Bukan OJK, Ini yang Jadi Pengawas Pusat Finansial Internasional (PFII)

Oleh: DWJ-Manajement 15 Jul 2026
Bukan OJK, Ini yang Jadi Pengawas Pusat Finansial Internasional (PFII)

Bukan OJK, Ini Lembaga yang Akan Mengawasi Pusat Finansial Internasional Indonesia (PFII)

Pemerintah Siapkan Lembaga Pengawas Jasa Keuangan (LPJK) Khusus Guna Menjamin Standar Global dan Kepercayaan Investor

Jakarta - Pemerintah Indonesia tengah menyiapkan langkah besar untuk memperkuat posisi ekonomi nasional di kancah global melalui pembentukan Pusat Finansial Internasional Indonesia (PFII). Namun, sebuah fakta penting muncul ke permukaan terkait tata kelola lembaga ini. Berbeda dengan sektor jasa keuangan domestik yang selama ini berada di bawah kendali Otoritas Jasa Keuangan (OJK), pengawasan terhadap PFII nantinya tidak akan dilakukan oleh OJK.

Alih-alih menggunakan otoritas yang sudah ada, pemerintah telah merancang skema pengawasan khusus melalui Lembaga Pengawas Jasa Keuangan (LPJK). Langkah ini diambil untuk memastikan bahwa PFII memiliki fleksibilitas, kecepatan, dan standar regulasi yang setara dengan pusat-pusat keuangan dunia seperti Singapura, Hong Kong, atau London.

Ambisi Besar Indonesia Menjadi Hub Keuangan Regional

Pembentukan Pusat Finansial Internasional Indonesia (PFII) merupakan bagian dari strategi jangka panjang pemerintah untuk mengubah struktur ekonomi Indonesia agar tidak hanya bergantung pada sektor komoditas, tetapi juga pada sektor jasa keuangan yang bernilai tambah tinggi. PFII dirancang untuk menjadi wadah bagi transaksi keuangan lintas batas, manajemen kekayaan (wealth management), hingga pasar modal internasional.

Dengan adanya PFII, Indonesia berharap dapat menarik aliran modal asing (foreign capital inflow) secara lebih masif.

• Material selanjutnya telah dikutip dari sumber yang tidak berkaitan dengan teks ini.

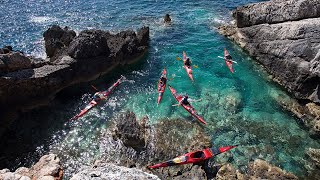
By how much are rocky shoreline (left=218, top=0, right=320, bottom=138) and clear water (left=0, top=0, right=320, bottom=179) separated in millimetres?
1019

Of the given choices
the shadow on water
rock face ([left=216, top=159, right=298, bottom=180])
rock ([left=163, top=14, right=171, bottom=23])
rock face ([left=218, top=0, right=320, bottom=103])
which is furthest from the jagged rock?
rock face ([left=218, top=0, right=320, bottom=103])

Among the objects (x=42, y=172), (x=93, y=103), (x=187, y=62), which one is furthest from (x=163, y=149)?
(x=187, y=62)

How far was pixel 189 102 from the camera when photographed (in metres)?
23.7

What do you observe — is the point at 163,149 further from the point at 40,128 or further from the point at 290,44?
the point at 290,44

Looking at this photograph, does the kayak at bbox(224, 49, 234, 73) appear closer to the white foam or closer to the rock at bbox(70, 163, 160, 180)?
the rock at bbox(70, 163, 160, 180)

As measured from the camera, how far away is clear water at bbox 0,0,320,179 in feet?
66.2

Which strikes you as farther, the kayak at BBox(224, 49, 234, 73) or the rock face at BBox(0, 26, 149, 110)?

Keberadaan pusat finansial ini diharapkan mampu menyediakan ekosistem yang kondusif bagi institusi keuangan global untuk beroperasi di Indonesia, yang pada akhirnya akan menciptakan lapangan kerja berkualitas tinggi dan meningkatkan pendapatan negara melalui pajak serta biaya transaksi.

Namun, untuk menarik minat investor kelas dunia, sebuah pusat finansial tidak hanya membutuhkan infrastruktur fisik dan digital yang canggih, tetapi juga kepastian hukum dan regulasi yang responsif. Di sinilah letak urgensi mengapa mekanisme pengawasan PFII dirancang secara berbeda dari lembaga keuangan domestik pada umumnya.

Mengapa Bukan OJK yang Mengambil Peran Pengawasan?

Bagi masyarakat umum, OJK adalah wajah utama dalam pengawasan seluruh aktivitas jasa keuangan di Indonesia. Namun, dalam konteks Pusat Finansial Internasional (PFII), penggunaan kerangka kerja OJK dinilai memiliki beberapa keterbatasan teknis dan strategis. Ada beberapa alasan mendasar mengapa pemerintah memutuskan untuk membentuk LPJK sebagai pengawas khusus:

Pertama, aspek spesialisasi. OJK memiliki cakupan tugas yang sangat luas, mulai dari pengawasan perbankan ritel, asuransi, hingga pembiayaan mikro yang menyentuh seluruh lapisan masyarakat Indonesia. Fokus OJK adalah pada stabilitas sistem keuangan domestik dan perlindungan konsumen lokal. Sementara itu, PFII akan berurusan dengan instrumen keuangan yang jauh lebih kompleks, bersifat lintas batas (cross-border), dan mengikuti dinamika pasar global yang bergerak sangat cepat.